Esa nueva etapa tuvo un primer hito ineludible en Los hijos de López (1979), una proeza que Hugo Moser escribía todos los días con los diarios en la mano, mezclando absurdo y realidad. Allí, Benedetto y Martín cruzaban diálogos armados a partir de los titulares de la jornada, y el último bloque se grababa casi sobre el filo de la emisión con referencias a la actualidad.

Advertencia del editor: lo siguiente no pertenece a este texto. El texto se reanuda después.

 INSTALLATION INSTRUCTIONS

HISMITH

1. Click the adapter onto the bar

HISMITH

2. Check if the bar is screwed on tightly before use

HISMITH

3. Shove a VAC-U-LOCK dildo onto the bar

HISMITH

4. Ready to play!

Siempre reconoció a Moser como el artífice de su transformación de galán a comediante. “¿Yo de gracioso?“, le dijo cuando recibió la propuesta de sumarse a Los hijos de López. No tardó en asumir su nuevo lugar en el mundo del espectáculo: “No es lo mismo un cómico que un comediante. Los cómicos dicen cosas graciosas y los comediantes, en cambio, decimos cosas con gracia. Es bien distinto”.

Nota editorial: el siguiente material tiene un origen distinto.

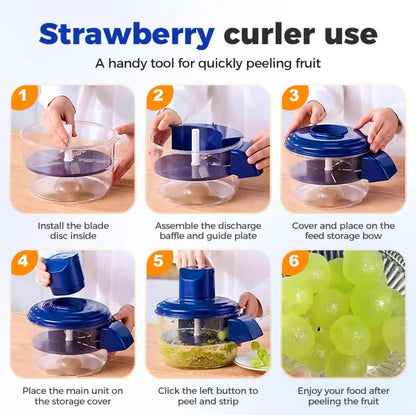 Strawberry curler use

A handy tool for quickly peeling fruit

1

Install the blade disc inside

2

Assemble the discharge baffle and guide plate

3

Cover and place on the feed storage bow

4

Place the main unit on the storage cover

5

Click the left button to peel and strip

6

Enjoy your food after peeling the fruit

Martín personificaba al hijo mayor de un fabricante de pan dulce (Tincho Zabala), sus hermanos eran Gerardo Romano y Emilio Disi, y noviaba con Cristina del Valle, pero lo mejor era el intercambio cotidiano con la pizpireta y divertidísima secretaria personificada por Dorys del Valle. Todo el mundo esperaba en cada emisión diaria el momento en que Martín pronunciaba su nombre: “¡Beruuuutiiiii!”
Los hijos de López tuvo después su adaptación al cine. Fue una de las pocas incursiones de Martín en la pantalla grande, un medio en el que nunca trascendió y mucho menos a la altura de su presencia televisiva (sobre todo) y teatral.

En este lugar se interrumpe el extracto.